6 AM – Noon: Several “elevated” (not rooted at the surface) thunderstorms will move through with the passage of the warm front. A few of these storms may be severe with large hail the main threat. Hail could reach the size of golfballs or larger. The threat for tornadoes and damaging winds with these storms is pretty much nil, however, if the warm front moves far enough north and storms can develop south of the boundary, a small risk for tornadoes and damaging winds will be possible.
Noon – 9 PM: The risk of severe weather becomes more isolated, but the types of severe weather will be more dangerous. Isolated supercell thunderstorms are expected to form. Where they do, there will be a risk for tornadoes, damaging winds, and large hail. A couple of tornadoes may be on the stronger side in the afternoon and evening hours, especially near and just south of where the warm frontal boundary sets up. It’s a double-edged sword during this time: the chances are more “iffy” and isolated, but if they develop, the severe weather may be significant.

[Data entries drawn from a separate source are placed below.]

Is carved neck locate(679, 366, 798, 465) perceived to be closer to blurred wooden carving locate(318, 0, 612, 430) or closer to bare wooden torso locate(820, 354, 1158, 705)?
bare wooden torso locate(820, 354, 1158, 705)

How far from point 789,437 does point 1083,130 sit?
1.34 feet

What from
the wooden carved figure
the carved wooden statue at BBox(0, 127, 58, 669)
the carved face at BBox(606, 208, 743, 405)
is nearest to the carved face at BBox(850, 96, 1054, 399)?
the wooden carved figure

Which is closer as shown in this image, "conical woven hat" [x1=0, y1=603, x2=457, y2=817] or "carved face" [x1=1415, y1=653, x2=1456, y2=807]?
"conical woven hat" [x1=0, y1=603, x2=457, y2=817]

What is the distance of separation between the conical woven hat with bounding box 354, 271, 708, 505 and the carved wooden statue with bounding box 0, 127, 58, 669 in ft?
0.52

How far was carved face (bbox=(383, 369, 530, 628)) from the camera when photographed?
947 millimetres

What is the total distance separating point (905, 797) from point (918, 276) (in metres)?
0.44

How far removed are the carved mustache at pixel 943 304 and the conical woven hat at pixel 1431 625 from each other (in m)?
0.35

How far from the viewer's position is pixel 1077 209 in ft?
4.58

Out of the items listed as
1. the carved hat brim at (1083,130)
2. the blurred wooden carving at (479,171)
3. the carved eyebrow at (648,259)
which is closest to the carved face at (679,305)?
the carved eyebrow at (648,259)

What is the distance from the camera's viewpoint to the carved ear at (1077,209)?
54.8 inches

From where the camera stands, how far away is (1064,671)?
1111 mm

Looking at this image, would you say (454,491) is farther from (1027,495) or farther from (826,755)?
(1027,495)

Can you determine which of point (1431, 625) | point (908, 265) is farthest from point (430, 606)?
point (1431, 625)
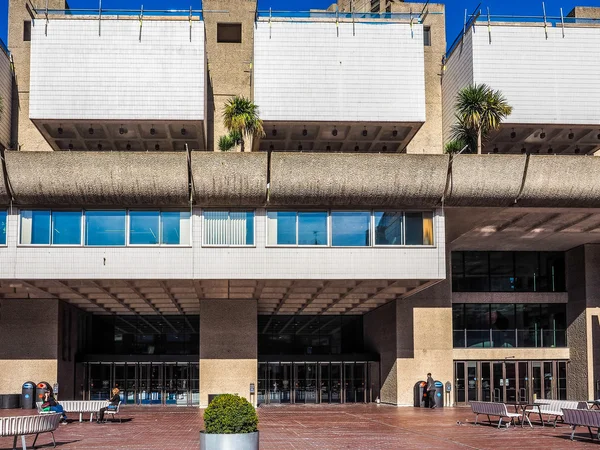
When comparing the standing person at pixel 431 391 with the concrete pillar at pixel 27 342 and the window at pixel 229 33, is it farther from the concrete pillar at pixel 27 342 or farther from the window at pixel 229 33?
the window at pixel 229 33

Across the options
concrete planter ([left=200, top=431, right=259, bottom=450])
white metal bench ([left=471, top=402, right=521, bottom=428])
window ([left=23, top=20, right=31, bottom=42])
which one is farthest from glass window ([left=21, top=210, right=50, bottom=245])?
white metal bench ([left=471, top=402, right=521, bottom=428])

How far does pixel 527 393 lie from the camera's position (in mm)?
40844

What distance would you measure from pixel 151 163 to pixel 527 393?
74.5 ft

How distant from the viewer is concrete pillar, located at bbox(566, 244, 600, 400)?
39875mm

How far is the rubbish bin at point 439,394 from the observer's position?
121 feet

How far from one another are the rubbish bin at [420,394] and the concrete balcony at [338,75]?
11.7m

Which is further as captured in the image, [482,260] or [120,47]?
[482,260]

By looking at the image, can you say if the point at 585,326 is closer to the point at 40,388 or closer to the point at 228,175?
the point at 228,175

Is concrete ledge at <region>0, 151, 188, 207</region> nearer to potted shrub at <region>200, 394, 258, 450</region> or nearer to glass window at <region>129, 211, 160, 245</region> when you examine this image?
glass window at <region>129, 211, 160, 245</region>

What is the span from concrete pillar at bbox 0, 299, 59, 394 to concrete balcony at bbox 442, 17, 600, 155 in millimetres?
20946

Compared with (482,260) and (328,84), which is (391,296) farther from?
(328,84)

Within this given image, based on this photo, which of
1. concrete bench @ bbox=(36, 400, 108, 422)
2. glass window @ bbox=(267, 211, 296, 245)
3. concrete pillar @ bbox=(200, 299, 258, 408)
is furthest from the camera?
concrete pillar @ bbox=(200, 299, 258, 408)

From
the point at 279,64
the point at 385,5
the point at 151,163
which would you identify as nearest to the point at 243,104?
the point at 279,64

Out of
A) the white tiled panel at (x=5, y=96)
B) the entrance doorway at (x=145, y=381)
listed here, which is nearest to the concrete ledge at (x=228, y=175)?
the white tiled panel at (x=5, y=96)
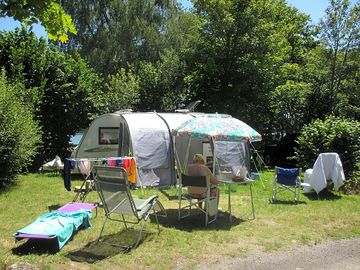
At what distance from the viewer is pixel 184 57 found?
17.3 m

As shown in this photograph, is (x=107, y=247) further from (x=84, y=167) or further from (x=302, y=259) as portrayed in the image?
(x=84, y=167)

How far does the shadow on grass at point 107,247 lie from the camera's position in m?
5.63

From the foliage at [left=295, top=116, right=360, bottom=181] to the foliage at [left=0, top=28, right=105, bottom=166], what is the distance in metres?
8.27

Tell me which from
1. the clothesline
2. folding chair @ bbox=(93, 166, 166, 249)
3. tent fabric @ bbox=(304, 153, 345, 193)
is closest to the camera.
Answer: folding chair @ bbox=(93, 166, 166, 249)

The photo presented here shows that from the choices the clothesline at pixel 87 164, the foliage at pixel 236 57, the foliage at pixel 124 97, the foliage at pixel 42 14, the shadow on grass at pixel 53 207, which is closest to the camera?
the foliage at pixel 42 14

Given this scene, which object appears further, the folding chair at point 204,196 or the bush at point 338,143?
the bush at point 338,143

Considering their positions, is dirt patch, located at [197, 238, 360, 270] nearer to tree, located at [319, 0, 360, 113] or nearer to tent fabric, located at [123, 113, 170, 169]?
tent fabric, located at [123, 113, 170, 169]

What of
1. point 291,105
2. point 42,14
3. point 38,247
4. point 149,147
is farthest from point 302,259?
point 291,105

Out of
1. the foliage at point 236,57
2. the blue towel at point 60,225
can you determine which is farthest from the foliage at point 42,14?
the foliage at point 236,57

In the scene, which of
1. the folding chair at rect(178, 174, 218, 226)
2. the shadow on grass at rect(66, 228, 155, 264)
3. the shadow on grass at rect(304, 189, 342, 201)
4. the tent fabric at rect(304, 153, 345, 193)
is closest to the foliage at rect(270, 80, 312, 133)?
the shadow on grass at rect(304, 189, 342, 201)

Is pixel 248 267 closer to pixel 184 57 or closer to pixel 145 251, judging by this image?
pixel 145 251

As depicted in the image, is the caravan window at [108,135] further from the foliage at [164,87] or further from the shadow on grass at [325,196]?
the shadow on grass at [325,196]

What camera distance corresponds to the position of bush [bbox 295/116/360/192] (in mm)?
10773

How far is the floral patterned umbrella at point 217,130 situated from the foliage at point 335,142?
145 inches
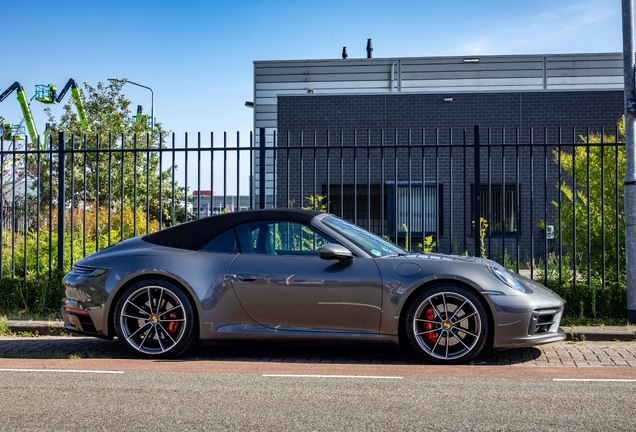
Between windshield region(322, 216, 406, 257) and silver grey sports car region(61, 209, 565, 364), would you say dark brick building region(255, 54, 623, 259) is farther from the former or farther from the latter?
silver grey sports car region(61, 209, 565, 364)

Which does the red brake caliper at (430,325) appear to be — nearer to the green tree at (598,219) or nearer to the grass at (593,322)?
the grass at (593,322)

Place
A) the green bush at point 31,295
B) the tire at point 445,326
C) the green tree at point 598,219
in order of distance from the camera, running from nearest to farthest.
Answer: the tire at point 445,326 → the green bush at point 31,295 → the green tree at point 598,219

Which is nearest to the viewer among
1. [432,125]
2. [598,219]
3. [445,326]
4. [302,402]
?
[302,402]

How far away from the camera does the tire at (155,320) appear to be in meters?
6.63

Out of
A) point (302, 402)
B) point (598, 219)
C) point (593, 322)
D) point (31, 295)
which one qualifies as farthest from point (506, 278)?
point (31, 295)

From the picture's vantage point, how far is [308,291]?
6.50 metres

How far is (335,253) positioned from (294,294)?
51 centimetres

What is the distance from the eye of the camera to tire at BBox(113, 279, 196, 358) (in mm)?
6633

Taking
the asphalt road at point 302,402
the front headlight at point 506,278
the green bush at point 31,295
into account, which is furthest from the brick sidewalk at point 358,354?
the green bush at point 31,295

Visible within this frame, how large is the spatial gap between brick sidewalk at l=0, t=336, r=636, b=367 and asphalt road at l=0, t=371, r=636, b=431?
0.94 metres

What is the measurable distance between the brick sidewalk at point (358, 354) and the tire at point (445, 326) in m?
0.30

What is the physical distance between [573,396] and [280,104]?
15.4 meters

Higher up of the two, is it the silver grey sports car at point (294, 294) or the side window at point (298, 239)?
the side window at point (298, 239)

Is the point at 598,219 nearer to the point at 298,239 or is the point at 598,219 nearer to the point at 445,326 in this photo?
the point at 445,326
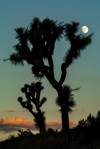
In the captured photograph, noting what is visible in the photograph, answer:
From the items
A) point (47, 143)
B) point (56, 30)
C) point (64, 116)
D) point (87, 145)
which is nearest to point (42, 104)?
point (64, 116)

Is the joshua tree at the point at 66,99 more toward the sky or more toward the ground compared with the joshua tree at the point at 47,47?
more toward the ground

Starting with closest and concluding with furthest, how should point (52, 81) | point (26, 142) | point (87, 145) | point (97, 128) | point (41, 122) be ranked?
point (87, 145) → point (97, 128) → point (26, 142) → point (52, 81) → point (41, 122)

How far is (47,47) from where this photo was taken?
28.1 meters

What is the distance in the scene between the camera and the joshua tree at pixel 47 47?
27797 mm

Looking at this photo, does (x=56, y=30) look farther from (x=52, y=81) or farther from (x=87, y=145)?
(x=87, y=145)

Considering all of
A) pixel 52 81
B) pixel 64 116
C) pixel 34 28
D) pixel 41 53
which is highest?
pixel 34 28

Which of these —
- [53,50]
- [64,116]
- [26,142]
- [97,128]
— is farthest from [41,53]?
[97,128]

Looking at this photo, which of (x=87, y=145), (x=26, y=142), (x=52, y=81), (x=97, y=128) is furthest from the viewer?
(x=52, y=81)

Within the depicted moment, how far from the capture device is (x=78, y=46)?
27.9 metres

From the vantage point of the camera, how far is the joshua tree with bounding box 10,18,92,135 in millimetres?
27797

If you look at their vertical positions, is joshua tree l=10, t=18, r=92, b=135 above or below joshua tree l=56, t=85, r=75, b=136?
above

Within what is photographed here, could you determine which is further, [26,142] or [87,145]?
[26,142]

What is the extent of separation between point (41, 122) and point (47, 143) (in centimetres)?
967

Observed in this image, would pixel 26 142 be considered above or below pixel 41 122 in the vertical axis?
below
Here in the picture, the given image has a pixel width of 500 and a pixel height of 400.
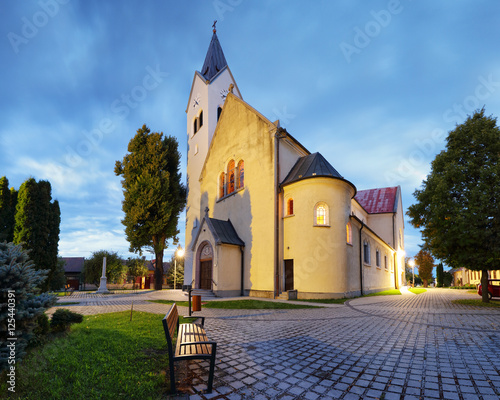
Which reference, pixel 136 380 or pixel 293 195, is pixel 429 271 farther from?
pixel 136 380

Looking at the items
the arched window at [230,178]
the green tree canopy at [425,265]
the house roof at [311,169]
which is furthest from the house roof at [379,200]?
the arched window at [230,178]

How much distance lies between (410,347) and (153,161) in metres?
26.6

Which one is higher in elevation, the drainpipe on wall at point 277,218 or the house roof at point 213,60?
the house roof at point 213,60

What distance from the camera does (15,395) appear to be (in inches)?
126

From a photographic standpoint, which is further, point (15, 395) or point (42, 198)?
point (42, 198)

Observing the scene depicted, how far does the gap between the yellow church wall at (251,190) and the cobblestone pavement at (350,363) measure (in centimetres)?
1040

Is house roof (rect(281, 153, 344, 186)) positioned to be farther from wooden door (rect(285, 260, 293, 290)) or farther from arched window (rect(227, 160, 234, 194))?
arched window (rect(227, 160, 234, 194))

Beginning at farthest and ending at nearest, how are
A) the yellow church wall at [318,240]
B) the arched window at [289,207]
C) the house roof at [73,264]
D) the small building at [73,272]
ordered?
the house roof at [73,264] < the small building at [73,272] < the arched window at [289,207] < the yellow church wall at [318,240]

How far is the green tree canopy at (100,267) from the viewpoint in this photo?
39469 millimetres

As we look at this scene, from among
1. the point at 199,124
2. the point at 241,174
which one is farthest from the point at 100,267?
the point at 241,174

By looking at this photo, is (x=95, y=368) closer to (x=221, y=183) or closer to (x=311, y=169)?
(x=311, y=169)

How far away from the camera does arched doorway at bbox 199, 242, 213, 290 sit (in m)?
20.3

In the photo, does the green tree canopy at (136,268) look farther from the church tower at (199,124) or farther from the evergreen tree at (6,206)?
the evergreen tree at (6,206)

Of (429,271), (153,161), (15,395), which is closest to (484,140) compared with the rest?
(15,395)
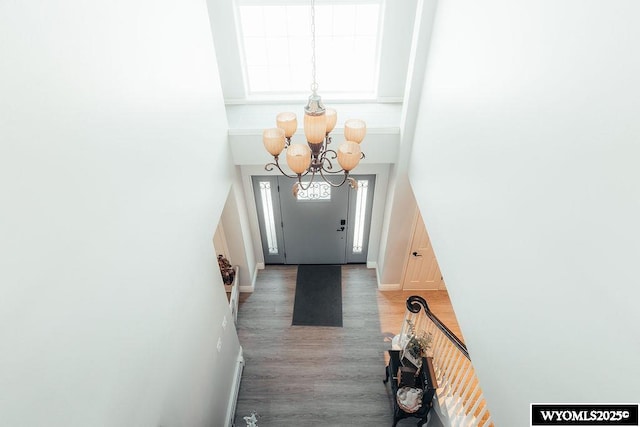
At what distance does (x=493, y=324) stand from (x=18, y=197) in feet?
7.80

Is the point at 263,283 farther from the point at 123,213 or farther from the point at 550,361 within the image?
the point at 550,361

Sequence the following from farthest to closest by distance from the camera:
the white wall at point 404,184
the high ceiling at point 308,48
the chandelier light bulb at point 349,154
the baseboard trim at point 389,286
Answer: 1. the baseboard trim at point 389,286
2. the high ceiling at point 308,48
3. the white wall at point 404,184
4. the chandelier light bulb at point 349,154

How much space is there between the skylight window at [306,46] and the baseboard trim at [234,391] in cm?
328

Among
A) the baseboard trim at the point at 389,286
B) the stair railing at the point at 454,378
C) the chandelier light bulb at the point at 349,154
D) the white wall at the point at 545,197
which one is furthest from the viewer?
the baseboard trim at the point at 389,286

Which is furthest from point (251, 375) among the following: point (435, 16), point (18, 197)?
point (435, 16)

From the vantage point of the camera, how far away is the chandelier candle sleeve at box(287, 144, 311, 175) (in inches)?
96.3

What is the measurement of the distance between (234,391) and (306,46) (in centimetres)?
399

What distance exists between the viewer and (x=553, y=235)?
66.8 inches

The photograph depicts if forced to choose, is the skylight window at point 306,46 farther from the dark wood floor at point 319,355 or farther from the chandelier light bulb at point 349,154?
the dark wood floor at point 319,355

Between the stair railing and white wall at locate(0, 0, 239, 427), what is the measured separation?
7.28 ft

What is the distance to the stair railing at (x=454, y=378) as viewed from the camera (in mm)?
3172

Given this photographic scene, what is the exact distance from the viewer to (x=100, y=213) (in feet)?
5.95

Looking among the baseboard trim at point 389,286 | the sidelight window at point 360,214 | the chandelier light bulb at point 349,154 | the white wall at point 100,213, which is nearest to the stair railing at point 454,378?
the baseboard trim at point 389,286

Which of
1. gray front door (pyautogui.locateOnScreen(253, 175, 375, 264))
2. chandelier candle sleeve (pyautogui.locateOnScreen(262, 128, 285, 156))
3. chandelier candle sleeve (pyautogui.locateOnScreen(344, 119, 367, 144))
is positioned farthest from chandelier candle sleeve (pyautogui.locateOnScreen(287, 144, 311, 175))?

9 PM – 2 AM Monday: A line of strong to severe thunderstorms is expected to develop just ahead of the cold front and move eastward. The line will be similar in form to the one that moved through the area last Sunday night; however, winds aloft will not be as strong, limiting both the damaging wind threat and the strength of any tornadoes that may spin up on the line. Large hail cannot be ruled out but will be a minor threat with this line of storms.
As always, we’ll keep you updated here at WLTZ First News with the latest information to keep you and your family safe! We will also break in on air for any tornado warnings in our viewing area and also if significant severe weather (giant hail or destructive winds) is expected or occurring.